When a symptomatic typhoid is coming on, i.e., when an intermittent or remittent is taking on symptoms that are typhoid in character, when the tongue becomes shiny, and sordes appear about the teeth and lips, when there is sinking, and soreness all over the body, there are times when this mental state that I am describing will appear and the patient must have Arnica montana.
Arnica montana will interrupt the progress and prevent a typhoid state. Arnica is sometimes suitable to the scarlet fever, when the eruption does not come out, in those severe forms when the body is dusky, mottled and covered with red spots; the patient is constantly turning and that mental state is coming on with moroseness, and stupidity.
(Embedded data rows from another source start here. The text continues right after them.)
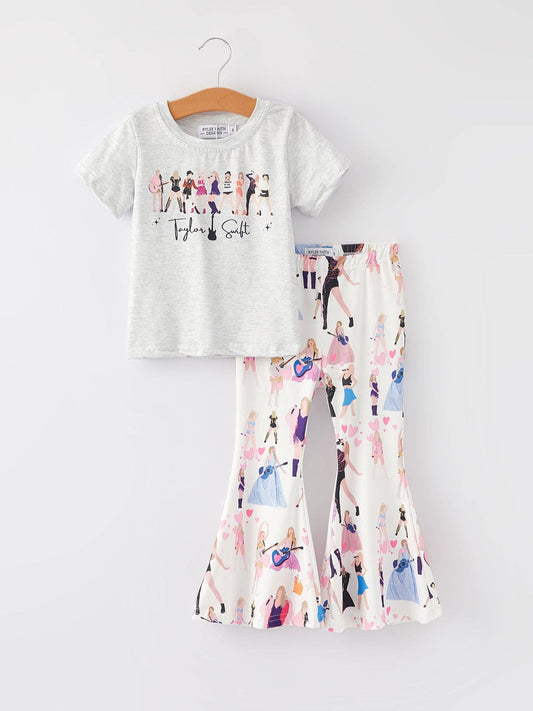 TS Print Milk Silk Short Sleeve Girls Outfit Set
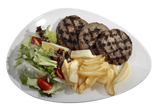  Телешки кюфтета с гарнитура свежа салата и картофки (300г)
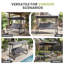 Balançoire à baldaquin 3 places pour véranda d'extérieur avec dossier réglable, balançoire convertible en lit 2 en 1 pour patio-119691938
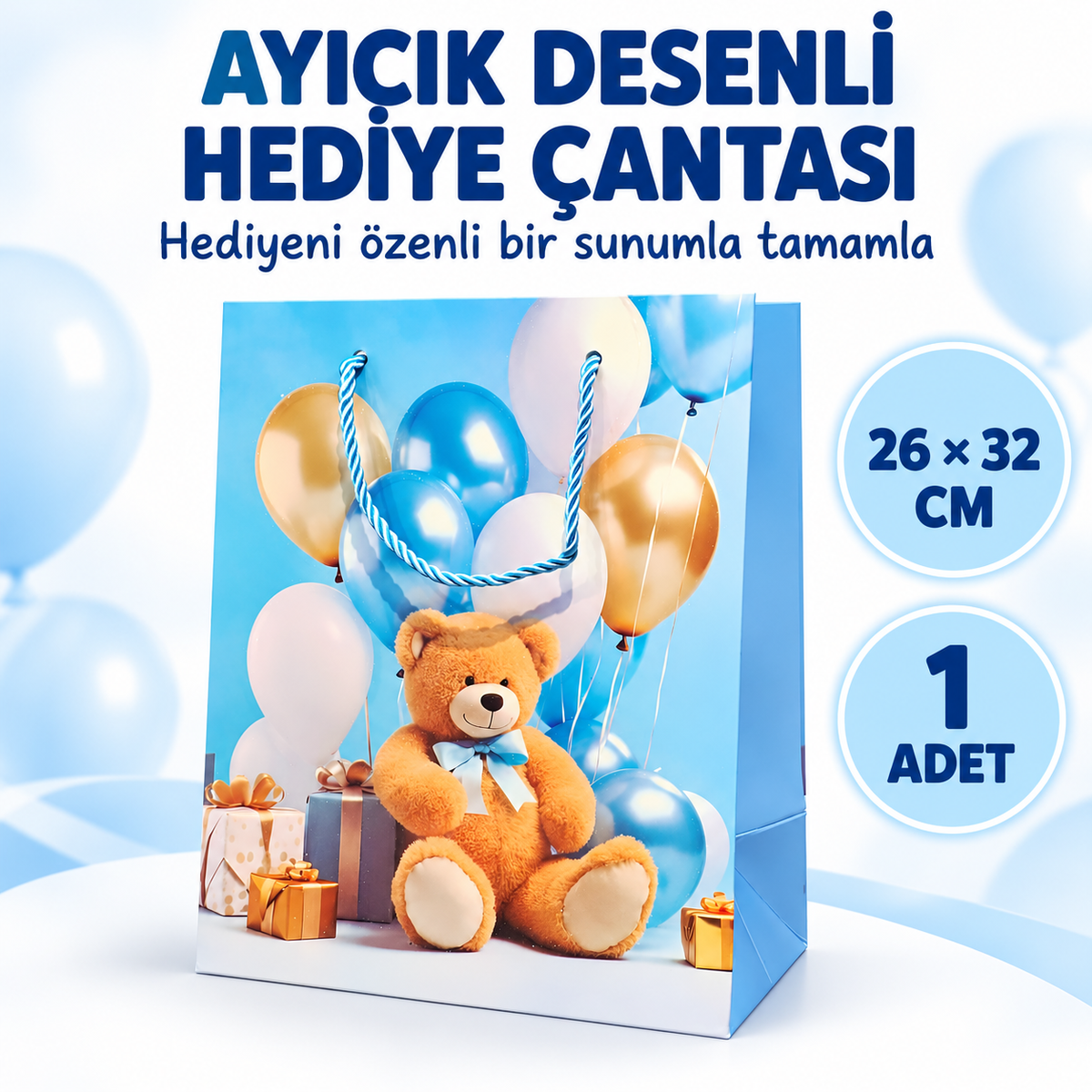 Ayıcık Desenli Mavi Büyük Boy Karton Hediye Çantası - özellik ve kullanım bilgileri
It is a wonderful remedy, a misunderstood remedy, a misused remedy, because it is almost limited to bruises.
It is one, of sheet anchors in certain seasons, in the malarial valleys of the West, for intermittent fever In congestive chills, in those dreadful attacks with prostration, stupor, mottled skin, with congestion that comes on suddenly, with anxiety.
The doctors know these fevers, they dread them, and can only cope with them by using such remedies as Arnica and Lachesis and other deep-acting medicines. It is not true that these patients must have Quinine.